Goodluck Jonathan ne donne pas l'impression d'agir pour faire cesser les violences, contenues pour le moment dans le nord du pays. Critiqué notamment par les chrétiens pour sa passivité, le président estime qu'elles sont "un des fardeaux avec lesquels nous devons vivre". "Cela ne durera pas toute la vie, je pense que cela s'arrêtera", escompte-t-il.

Nigeria : Le président condamne les attentats "injustifiés" de Noël (APTN)

Parmi les chrétiens, certains dénoncent "un nettoyage ethnique et religieux" et évoquent déjà une vengeance, à l'instar du président de l'Association chrétienne du Nigeria, filmé par Reuters.

Nigeria : les chrétiens promettent de se défendre (Reuters)

Des groupes militants menacent de représailles, comme un général du Mouvement pour l'émancipation du delta du Niger, qui avertit : "Toute incursion de Boko Haram au Sud conduirait à une situation de violence grave et à des problèmes de sécurité pour le Nigeria", rapporte Foreign Policy"Si Boko Haram ne cesse pas ses actions illégales et inconstitutionnelles, nous les affronterons très bientôt", ajoute un général des Icelanders, groupe armé qui contrôle des quartiers entiers à Port Harcourt, grande ville pétrolière du delta.

Mais le chef de l'Etat explique que la situation actuelle "est pire que la guerre civile" [du Biafra]. Il ajoute : "Durant la guerre civile, nous pouvions savoir et même prévoir d'où venait l'ennemi. Mais le défi auquel nous sommes confrontés aujourd'hui est plus compliqué."

Pour autant, la proclamation d'indépendance du Soudan du Sud, en 2011, pourrait donner des idées au Nigeria.
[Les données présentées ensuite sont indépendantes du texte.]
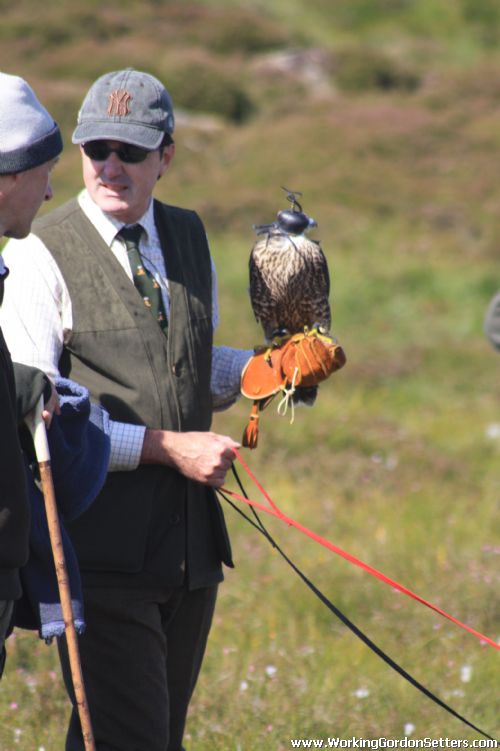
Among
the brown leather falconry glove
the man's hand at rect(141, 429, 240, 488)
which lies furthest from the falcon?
the man's hand at rect(141, 429, 240, 488)

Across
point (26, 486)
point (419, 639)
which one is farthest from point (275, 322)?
point (419, 639)

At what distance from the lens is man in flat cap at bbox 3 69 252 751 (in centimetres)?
314

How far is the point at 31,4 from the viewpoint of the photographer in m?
33.3

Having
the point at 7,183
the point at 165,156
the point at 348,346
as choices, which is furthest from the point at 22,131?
the point at 348,346

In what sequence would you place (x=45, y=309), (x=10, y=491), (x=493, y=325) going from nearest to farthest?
(x=10, y=491), (x=45, y=309), (x=493, y=325)

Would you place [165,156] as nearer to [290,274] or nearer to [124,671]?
[290,274]

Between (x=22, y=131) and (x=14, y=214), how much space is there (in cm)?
17

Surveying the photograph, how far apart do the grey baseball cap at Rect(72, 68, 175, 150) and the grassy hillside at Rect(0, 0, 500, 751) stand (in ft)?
6.90

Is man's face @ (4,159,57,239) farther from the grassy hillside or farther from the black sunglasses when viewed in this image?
the grassy hillside

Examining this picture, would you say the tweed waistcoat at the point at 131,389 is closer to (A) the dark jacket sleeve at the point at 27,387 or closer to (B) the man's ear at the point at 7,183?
(A) the dark jacket sleeve at the point at 27,387

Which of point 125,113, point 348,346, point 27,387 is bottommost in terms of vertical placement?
point 348,346

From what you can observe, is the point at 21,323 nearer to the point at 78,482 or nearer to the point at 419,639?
the point at 78,482

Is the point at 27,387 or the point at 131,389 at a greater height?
the point at 27,387

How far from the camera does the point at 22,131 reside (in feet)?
8.38
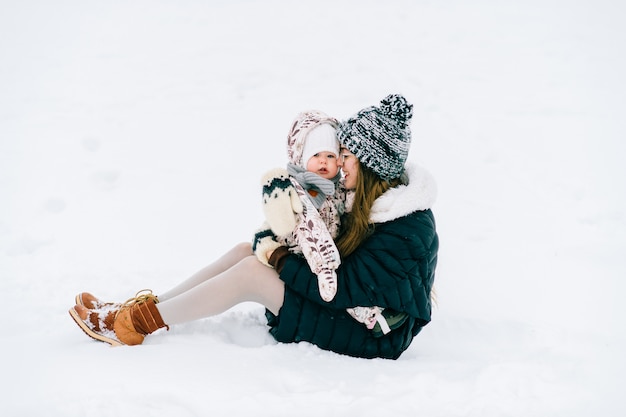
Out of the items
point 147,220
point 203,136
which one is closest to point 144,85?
point 203,136

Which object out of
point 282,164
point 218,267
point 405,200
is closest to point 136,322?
point 218,267

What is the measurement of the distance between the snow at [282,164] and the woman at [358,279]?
0.12 m

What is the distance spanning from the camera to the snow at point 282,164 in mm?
2596

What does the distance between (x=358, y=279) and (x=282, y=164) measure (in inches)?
112

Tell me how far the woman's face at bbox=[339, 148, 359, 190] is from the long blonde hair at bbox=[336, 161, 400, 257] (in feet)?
0.06

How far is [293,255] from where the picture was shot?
288 cm

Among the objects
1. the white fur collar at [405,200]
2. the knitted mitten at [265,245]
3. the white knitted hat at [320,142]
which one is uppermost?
the white knitted hat at [320,142]

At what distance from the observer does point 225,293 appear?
284cm

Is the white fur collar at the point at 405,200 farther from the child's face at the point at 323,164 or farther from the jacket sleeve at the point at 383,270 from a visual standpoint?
the child's face at the point at 323,164

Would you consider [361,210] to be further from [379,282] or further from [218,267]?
[218,267]

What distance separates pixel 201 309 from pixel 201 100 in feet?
13.7

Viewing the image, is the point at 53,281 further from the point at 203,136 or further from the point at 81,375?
the point at 203,136

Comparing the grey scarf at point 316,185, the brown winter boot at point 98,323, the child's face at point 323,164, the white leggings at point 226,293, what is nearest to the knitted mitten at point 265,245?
the white leggings at point 226,293

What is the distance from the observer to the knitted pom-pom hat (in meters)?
2.89
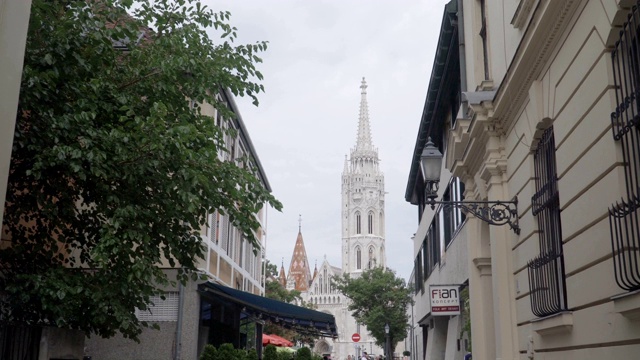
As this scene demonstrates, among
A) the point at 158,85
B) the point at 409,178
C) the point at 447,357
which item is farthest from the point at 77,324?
the point at 409,178

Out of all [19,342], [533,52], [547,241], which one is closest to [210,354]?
[19,342]

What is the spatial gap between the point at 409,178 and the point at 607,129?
2544cm

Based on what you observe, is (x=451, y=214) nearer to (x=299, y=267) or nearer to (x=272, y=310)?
(x=272, y=310)

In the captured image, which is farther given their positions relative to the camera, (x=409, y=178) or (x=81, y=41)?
(x=409, y=178)

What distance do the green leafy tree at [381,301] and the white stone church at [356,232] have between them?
72.9 metres

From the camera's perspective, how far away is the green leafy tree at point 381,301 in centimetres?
6444

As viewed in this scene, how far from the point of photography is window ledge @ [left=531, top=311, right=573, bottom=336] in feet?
24.9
Les deux pays partagent de nombreux points communs : un Sud sécessionniste, chrétien et pétrolifère, qui a affronté au cours de deux guerres civiles meurtrières un nord agricole, musulman et où la charia fait loi.

Mais "les Ibo, très souvent commerçants, sont présents dans tout le pays. Auraient-ils intérêt à se retrouver bloqués dans un 'réduit du sud-est' ? Difficile à imaginer", juge le journaliste Pierre Cherruau sur SlateAfrique. Il évoque néanmoins les importants enjeux économiques de la zone, qui pourraient pousser les partenaires du Nigeria à intervenir si les violences allaient crescendo, afin de "sécuriser les approvisionnements en pétrole".